Thursday, July 26, 2012


My musings on POOPs and weeds began this weekend, when I really began my war on burdock.

Since we’ve moved into this house, we’ve been plagued by these thisle-y sticker-y things that the dogs bring into our house on their coats. (I couldn’t find any to photograph outside, so here’s a picture from a website I found in my research.)

The dogs would just be covered in clumps of these. Especially Shadow, because his hair is longer. And my cousin’s dog would need to get them cut out of her long hair when she’d come over.  And we’d have clumps of them on the porch and on our rugs…and sometimes the clumps would look like a dead mouse and I’d freak out.

I had to figure out where they were coming from and rid our yard of them.

Also, separately, since I am trying to cultivate wildflowers (and pretty weeds) in our yard, I’ve been trying to sort of research what’s naturally growing here, so I can decide if it gets to stay or has to go.

Well, we have a ton of this stuff in our yard that Grandpa calls wild rhubarb.

wild rhubarb...which is really burdock

So, I Googled “wild rhubarb” and eventually came upon sites like this and this that told me that wild rhubarb is really burdock.  And burdock is the source of those stupid stickers!!

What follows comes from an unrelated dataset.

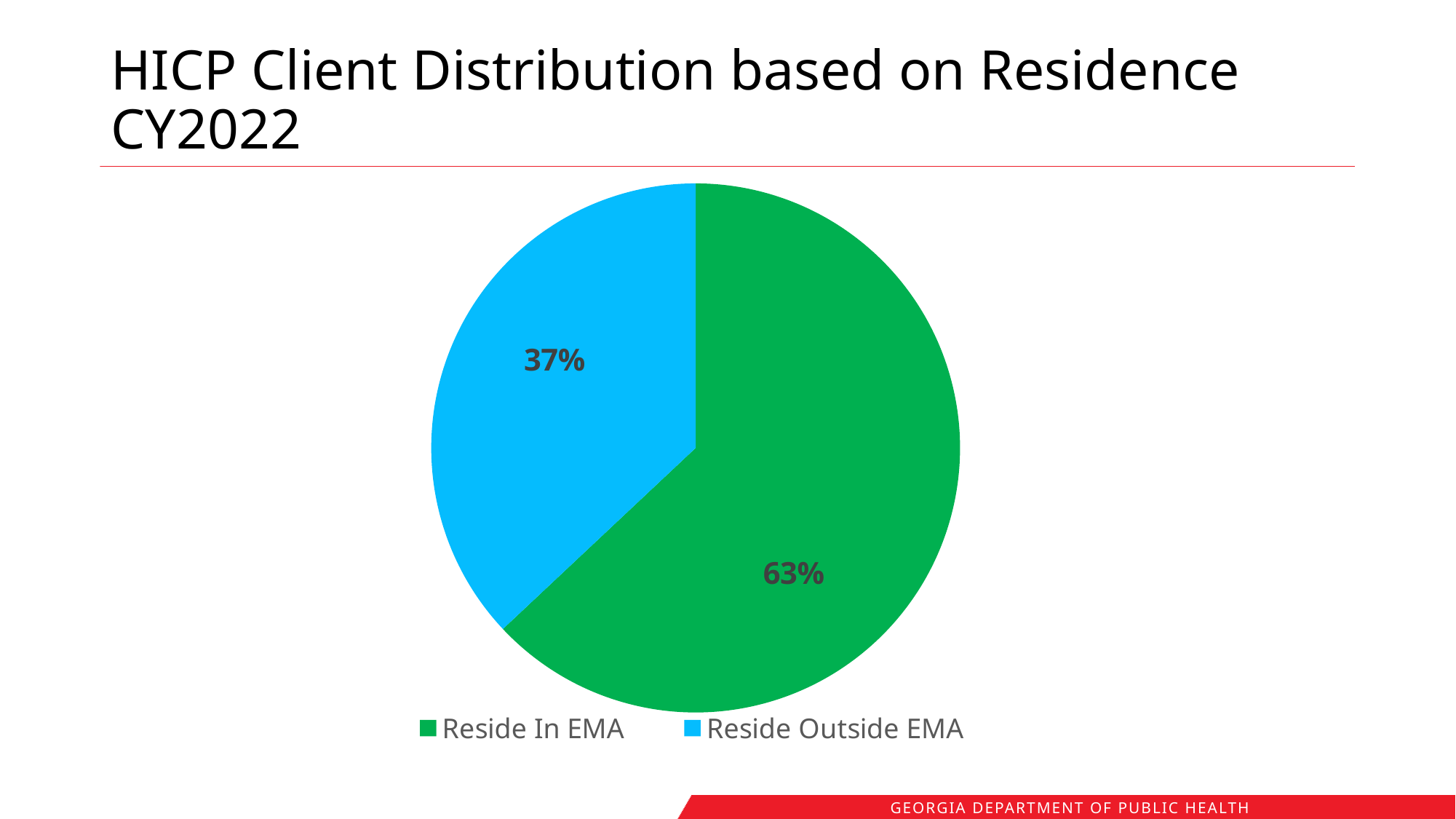
What kind of chart is shown on the slide? pie chart How many entries does the legend list? 2 Which category has the smallest share of the pie? Reside Outside EMA What percentage of HICP clients reside outside EMA? 37% How many slices does the pie chart have? 2 What colour is the Reside In EMA slice? green What is the difference in percentage points between Reside In EMA and Reside Outside EMA? 26 What share of the pie does the Reside Outside EMA slice represent? 37% What is the title of the slide containing the chart? HICP Client Distribution based on Residence CY2022 Which is larger: the share for Reside In EMA or the share for Reside Outside EMA? Reside In EMA Which category has the largest share of the pie? Reside In EMA What percentage of HICP clients reside in EMA? 63%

I already knew that burdock is pretty hard to kill with weed killers (since I used Round Up to clear the areas for the wildflower garden), so I was looking for a way to get rid of it.  The second site I listed started to tell me, and this site told me a little more.  Burdock is biennial. So the first year, it just sprouts leaves (like the ones shown above) and the second year, it flowers then goes to seed and dies. So if you can attack it while it’s flowering but before it’s gone to seed (which are the brown stickers), you can (hopefully) kill it.

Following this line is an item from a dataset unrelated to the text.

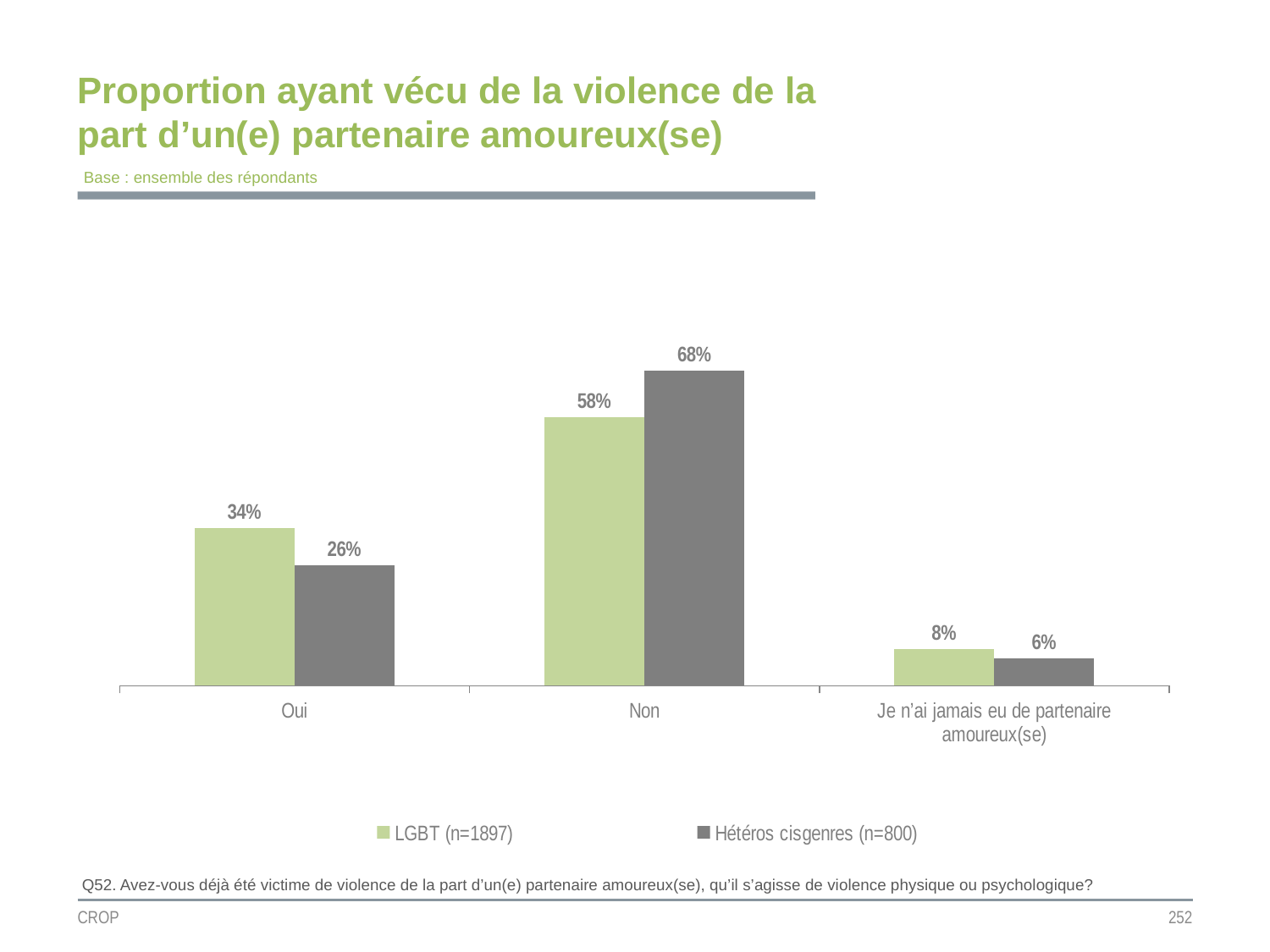
What is the difference between the Hétéros cisgenres (n=800) and LGBT (n=1897) values in the Non category? 10% What is the value for LGBT (n=1897) in the Oui category? 34% What is the value for Hétéros cisgenres (n=800) in the Non category? 68% Which category has the highest value for the LGBT (n=1897) series? Non Which category has the lowest value for the Hétéros cisgenres (n=800) series? Je n'ai jamais eu de partenaire amoureux(se) In the Oui category, which series has the larger value, LGBT (n=1897) or Hétéros cisgenres (n=800)? LGBT (n=1897) What kind of chart is shown on the slide? Bar chart What is the value for LGBT (n=1897) in the 'Je n'ai jamais eu de partenaire amoureux(se)' category? 8% What is the difference between the LGBT (n=1897) and Hétéros cisgenres (n=800) values in the Oui category? 8% How many categories are shown on the x axis? 3 What is the value for Hétéros cisgenres (n=800) in the Oui category? 26% How many series does the legend list? 2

So I let it grow this year, and began attacking over the weekend.

burdock in "bloom"

Some of these burdock stalks got TALL! Higher than our 4-foot fence!

Here are the “blooms” up close.


This article says to wait until the blooms just start to turn purple. I hope I waited long enough. But I definitely didn’t want to wait too long and lose my chance!

Here are some of my piles of burdock.

piles of burdock

And because I really really really don’t want them to somehow keep growing and spreading, my goal is to burn them all :)

burdock in the firepit

Because burdock spreads only by seed, a few years of attacking the plants like this should hopefully remove (or at least significantly reduce) the burdock from my life and my yard. I know that it spreads by seed, because you can almost see the dogs’ paths throughout the yard covered in little burdock plants.  (And as I continually discover more burdock, I shake my fist at it and yell “Burdock!!” in my old man voice, as if I were yelling at those darn kids to keep off my lawn.)  :)

Anyway, while I was sweating away, trying to remove these plants, I thought to myself how in my research about how to rid myself of burdock, I came across so many articles, like this one, about the beneficial uses of burdock.  You can cook, eat, bake with, and make tea out of almost every part of the plant, from the roots, to the stalks, to the blooms. I was learning about its medicinal uses as well as its nutritional benefits.  You can actually buy burdock seeds online.

And here I am trying to get rid of it. For me, it is a POOP. It’s a Plant Out Of Place.  People think I’m nuts for keeping blackberries. I think people are nuts for growing burdock. But again, one woman’s weed is another woman’s delicious treat. 

So, in an effort to remove my POOPs, I will be sweating all summer as I continue my war on burdock.